Crow Wing County courthouses repurposed with passing years
The Crow Wing County Historic Courthouse along Laurel Street is the seat of county government, but the historic courthouse is no longer building where judges adjudicate matters of law. The first courthouse was located at the southeast corner of Fourth and Kingwood before it was sold.
The Crow Wing County Historic Courthouse along Laurel Street in Brainerd is an unmistakable downtown landmark, an impressive sight to behold and a tangible link to the area’s past.
But the historic courthouse was not the county’s first courthouse. That title belongs to a structure still standing today at the southeast corner of North Fourth and Kingwood streets, kitty-corner to The Fine Line Salon and Spa in Brainerd.
The earliest Crow Wing County courthouse, which was built in 1883, was authorized for the city of Brainerd by the Minnesota Legislature in 1872, and 25-year, 7% bonds in the amount of $30,000 were issued for the construction of a courthouse, a home for the sheriff and a jail.
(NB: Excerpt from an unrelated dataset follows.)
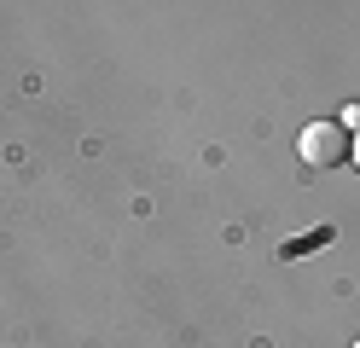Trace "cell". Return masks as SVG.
<instances>
[{"label": "cell", "mask_w": 360, "mask_h": 348, "mask_svg": "<svg viewBox=\"0 0 360 348\" xmlns=\"http://www.w3.org/2000/svg\"><path fill=\"white\" fill-rule=\"evenodd\" d=\"M343 128H349V134H360V105H349V110H343Z\"/></svg>", "instance_id": "2"}, {"label": "cell", "mask_w": 360, "mask_h": 348, "mask_svg": "<svg viewBox=\"0 0 360 348\" xmlns=\"http://www.w3.org/2000/svg\"><path fill=\"white\" fill-rule=\"evenodd\" d=\"M349 151H354V139L343 122H308L297 134V157L308 169H337V162H349Z\"/></svg>", "instance_id": "1"}, {"label": "cell", "mask_w": 360, "mask_h": 348, "mask_svg": "<svg viewBox=\"0 0 360 348\" xmlns=\"http://www.w3.org/2000/svg\"><path fill=\"white\" fill-rule=\"evenodd\" d=\"M349 348H360V337H354V342H349Z\"/></svg>", "instance_id": "4"}, {"label": "cell", "mask_w": 360, "mask_h": 348, "mask_svg": "<svg viewBox=\"0 0 360 348\" xmlns=\"http://www.w3.org/2000/svg\"><path fill=\"white\" fill-rule=\"evenodd\" d=\"M349 157H354V162H360V139H354V151H349Z\"/></svg>", "instance_id": "3"}]
</instances>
The sheriff’s home and the jail were then built on the northeast corner of Washington and North Fourth streets. They and the courthouse were constructed with Brainerd-made Schwartz cream brick. But as the years passed and the population grew, the three were deemed inadequate.
“The citizens’ committee in charge of the courthouse proposition is sending cards to people of the county asking their opinion as to whether a new courthouse should be built or the old one improved,” according to a Brainerd Dispatch account of the then-prevailing sentiment.
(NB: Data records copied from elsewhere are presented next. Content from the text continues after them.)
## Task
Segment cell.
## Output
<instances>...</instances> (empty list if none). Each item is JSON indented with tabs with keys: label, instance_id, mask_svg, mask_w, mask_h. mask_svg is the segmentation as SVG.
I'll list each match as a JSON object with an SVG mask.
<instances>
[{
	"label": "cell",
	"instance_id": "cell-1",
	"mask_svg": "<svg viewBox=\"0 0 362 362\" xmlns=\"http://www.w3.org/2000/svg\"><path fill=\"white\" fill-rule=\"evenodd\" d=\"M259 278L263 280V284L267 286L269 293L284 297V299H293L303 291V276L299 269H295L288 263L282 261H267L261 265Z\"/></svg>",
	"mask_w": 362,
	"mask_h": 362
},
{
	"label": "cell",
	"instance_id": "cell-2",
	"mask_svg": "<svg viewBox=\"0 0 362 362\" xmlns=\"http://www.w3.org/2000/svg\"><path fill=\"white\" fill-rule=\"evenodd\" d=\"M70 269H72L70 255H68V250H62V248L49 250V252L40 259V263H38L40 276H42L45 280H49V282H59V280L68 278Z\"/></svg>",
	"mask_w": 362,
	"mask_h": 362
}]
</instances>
The courthouse along Kingwood Street served in that capacity for three decades. It was later sold and became apartment housing while the sheriff's residence and the jail along Washington were eventually demolished.
The Crow Wing County Historical Society opened its first museum in 1931 in that courthouse. The museum relocated to the basement of the historic courthouse on Laurel Street before finding a home in the former sheriff’s residence and jail next to the historic courthouse.
The historic courthouse's construction along Laurel Street was completed in 1920, and the construction of a new sheriff’s residence next to it was completed in 1917.
“(The courthouse) will be of stone exterior, marble and tile interior. No wood of any kind will be used in the building, except a few casings on windows. The doors and all interior trim will be of metal,” according to the July 14, 1918, edition of the Brainerd Daily Dispatch.
The general contract was awarded to J. & W. A. Elliott Co. of Minneapolis for $246,763. Heating and ventilating were awarded to American Heating Co. of Duluth for $17,050. The plumbing was awarded to Slipp-Gruenhagen Co. of Brainerd for $6,950. Electric wiring was awarded the Brainerd Electric Co. for $8,635.
“The commissioners adopted a resolution that the contractors engage local labor wherever practicable, and they are to be commended for the stand so taken,” according to the July 7, 1919, edition of the Brainerd Daily Dispatch.
In 1919, cement was poured for the main floor of the new three-story courthouse, which was projected to cost $270,000 to build and was expected to be completed in 1920. A 16-year-old from Gull Lake broke two ribs in a construction-related accident.
“A white rabbit making its home at the new courthouse under planking on which a large gasoline hoist rested, gave birth to eight rabbits. The men engaged in construction work at the county building have grown fond of the rabbit and petted and fed it,” according to the Aug. 27, 1920, edition of the Brainerd Daily Dispatch.
At the entrance to the courthouse on Laurel street, there are two bronze memorial tablets dedicated “In Honor and Memory of Those Who Served in Defense of Their Country” and reciting the names of county officers and commissioners, general contractors and architects.
The historic courthouse along with its adjoining jail are listed on the National Register of Historic Places. It no longer is the place where the county courts are located but many county-related offices are housed in the building and the county board meets at the courthouse.